Health: Life Hacks – When Giving A Fuck Is OK
I know plenty of people will tut-tut and shake their heads in despair at the suggestion that descending into a Guy-Ritchie-type monologue when in pain may be adaptive behaviour, but allow me the good grace to explain.
My size eights have repeatedly, unintentionally stepped on sleeping paws and tails and been met with loud yelps followed by furious apologies. That yelp is neither planned nor rehearsed; it is an automatic response to pain.
Chances are, you’ve yelped in pain. I vividly recall actually saying ‘Ouch!’ once, but chances are I’ll find more colourful expressions for my pain. I have a veritable arsenal of them waiting, tucked away in my brain for the next time I drop a hammer on my foot or manage to headbutt a shelf. We use swear words as a kind of yelp, and yes, they actually help us cope with pain.
Chances are, unless you grew up in complete isolation, you know how to use colourful expressions and words. Your wonderfully constructed frontal cortex gives you control over when and where you swear, but it is thought that when in pain or suddenly shocked, the instantaneous expression may burst forth as a kind of cathartic swearing, rather than manifesting as an abusive or disruptive act.

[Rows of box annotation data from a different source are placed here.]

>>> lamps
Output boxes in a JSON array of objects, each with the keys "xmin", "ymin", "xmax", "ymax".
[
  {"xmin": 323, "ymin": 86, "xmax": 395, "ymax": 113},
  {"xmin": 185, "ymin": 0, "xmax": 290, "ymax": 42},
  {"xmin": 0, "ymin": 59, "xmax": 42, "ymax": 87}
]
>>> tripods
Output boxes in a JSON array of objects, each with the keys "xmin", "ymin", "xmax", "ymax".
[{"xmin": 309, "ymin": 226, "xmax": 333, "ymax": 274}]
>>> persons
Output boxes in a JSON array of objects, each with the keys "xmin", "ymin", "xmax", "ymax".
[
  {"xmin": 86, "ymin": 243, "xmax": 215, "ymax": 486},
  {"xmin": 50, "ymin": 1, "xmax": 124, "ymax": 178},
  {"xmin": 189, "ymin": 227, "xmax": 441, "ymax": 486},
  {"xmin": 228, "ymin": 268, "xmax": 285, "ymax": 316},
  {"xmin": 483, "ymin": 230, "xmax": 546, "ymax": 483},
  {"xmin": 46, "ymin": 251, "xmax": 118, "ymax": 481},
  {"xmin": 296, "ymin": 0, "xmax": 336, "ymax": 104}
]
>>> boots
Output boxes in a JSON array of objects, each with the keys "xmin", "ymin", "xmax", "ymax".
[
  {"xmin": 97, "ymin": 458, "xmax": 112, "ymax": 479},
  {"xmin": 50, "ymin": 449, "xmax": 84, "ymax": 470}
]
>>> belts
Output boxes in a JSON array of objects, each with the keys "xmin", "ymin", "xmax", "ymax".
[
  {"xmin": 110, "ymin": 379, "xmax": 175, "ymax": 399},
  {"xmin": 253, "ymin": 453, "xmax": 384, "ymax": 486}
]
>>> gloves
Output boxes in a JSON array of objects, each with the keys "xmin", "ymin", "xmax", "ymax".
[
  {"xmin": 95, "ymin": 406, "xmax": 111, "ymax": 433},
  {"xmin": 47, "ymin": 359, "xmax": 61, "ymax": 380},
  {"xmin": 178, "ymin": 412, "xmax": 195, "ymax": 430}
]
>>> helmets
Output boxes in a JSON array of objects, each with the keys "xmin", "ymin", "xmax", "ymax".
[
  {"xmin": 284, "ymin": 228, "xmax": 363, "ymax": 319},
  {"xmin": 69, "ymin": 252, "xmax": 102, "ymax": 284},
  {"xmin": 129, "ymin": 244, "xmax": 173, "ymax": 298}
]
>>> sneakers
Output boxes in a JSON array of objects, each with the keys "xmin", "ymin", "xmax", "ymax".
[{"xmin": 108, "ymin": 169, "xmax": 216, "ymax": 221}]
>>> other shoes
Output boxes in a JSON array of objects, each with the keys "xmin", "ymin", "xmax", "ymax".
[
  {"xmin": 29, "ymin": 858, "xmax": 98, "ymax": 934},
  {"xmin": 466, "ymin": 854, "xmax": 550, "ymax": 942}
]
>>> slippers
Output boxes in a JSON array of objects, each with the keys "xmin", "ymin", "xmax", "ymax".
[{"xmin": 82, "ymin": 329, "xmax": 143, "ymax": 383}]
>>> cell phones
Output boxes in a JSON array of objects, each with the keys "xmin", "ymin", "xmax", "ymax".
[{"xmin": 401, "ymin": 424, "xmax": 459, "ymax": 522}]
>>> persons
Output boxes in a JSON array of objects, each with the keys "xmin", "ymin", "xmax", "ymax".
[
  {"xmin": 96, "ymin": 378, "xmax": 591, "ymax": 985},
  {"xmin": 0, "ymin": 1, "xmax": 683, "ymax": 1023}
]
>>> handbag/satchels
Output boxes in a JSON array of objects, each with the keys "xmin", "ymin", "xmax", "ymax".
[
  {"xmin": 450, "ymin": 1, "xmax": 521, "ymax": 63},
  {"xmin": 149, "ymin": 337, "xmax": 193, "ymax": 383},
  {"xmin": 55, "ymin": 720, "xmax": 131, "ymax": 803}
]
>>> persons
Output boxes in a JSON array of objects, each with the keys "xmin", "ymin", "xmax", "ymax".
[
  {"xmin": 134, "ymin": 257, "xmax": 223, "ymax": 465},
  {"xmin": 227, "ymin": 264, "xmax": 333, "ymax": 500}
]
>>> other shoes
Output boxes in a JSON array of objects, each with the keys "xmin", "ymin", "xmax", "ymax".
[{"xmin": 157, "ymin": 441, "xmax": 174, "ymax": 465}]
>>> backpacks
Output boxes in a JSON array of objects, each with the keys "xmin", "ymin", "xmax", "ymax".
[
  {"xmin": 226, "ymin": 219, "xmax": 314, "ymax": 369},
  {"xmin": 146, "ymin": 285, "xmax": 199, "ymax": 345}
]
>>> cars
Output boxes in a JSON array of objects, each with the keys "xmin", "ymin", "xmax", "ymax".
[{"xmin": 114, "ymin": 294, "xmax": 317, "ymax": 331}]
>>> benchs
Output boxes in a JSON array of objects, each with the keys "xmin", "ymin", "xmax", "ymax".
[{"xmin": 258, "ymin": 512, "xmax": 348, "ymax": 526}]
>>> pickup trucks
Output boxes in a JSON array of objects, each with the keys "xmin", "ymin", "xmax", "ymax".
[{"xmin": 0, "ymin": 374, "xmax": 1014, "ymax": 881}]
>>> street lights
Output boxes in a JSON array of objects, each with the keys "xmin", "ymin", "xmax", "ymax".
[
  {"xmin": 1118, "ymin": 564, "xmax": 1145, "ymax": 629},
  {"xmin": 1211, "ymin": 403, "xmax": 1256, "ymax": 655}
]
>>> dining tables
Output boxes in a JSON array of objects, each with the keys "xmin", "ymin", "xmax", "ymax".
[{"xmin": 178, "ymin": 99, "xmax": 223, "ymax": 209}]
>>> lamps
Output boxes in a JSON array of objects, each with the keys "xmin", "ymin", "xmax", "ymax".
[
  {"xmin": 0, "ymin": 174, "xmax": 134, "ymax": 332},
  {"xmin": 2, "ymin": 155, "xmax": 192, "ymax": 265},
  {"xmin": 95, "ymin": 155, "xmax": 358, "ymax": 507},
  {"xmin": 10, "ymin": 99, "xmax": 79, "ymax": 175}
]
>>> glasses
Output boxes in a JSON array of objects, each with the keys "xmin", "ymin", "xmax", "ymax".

There are more than a few psychology experiments I’d like to have been personally involved in, and Richard Stephens in Keele University’s tests of swearing and pain tolerance is one such project. His team set about testing the theory that pain is modulated by swearing by getting students to indulge in a little four-lettered discomfort. The test involved having the subjects keep their hands in a vat of icy water. Measures were taken for time, levels of pain perceived, and catastrophizing. The groups were split: one group was encouraged to swear as much as they liked, while the others were given no such instruction.
Results suggest that pain can be lessened and tolerance increased by swearing. The group that swore lasted longer, and reported less discomfort than their quiet counterparts. It was also concluded, however, that swearing increased heart rate, so a word of caution in your application of ‘fucks’ to everything! Interestingly enough, swearing women were able to tolerate longer submersion and reported lower pain levels compared with male participants, but anyone who’s been in a maternity ward can tell you that.
So the moral of this week’s Life Hack is to unleash the ‘fucks’. But be cautious; you wouldn’t want to lessen their impact by using them for just any old occasion.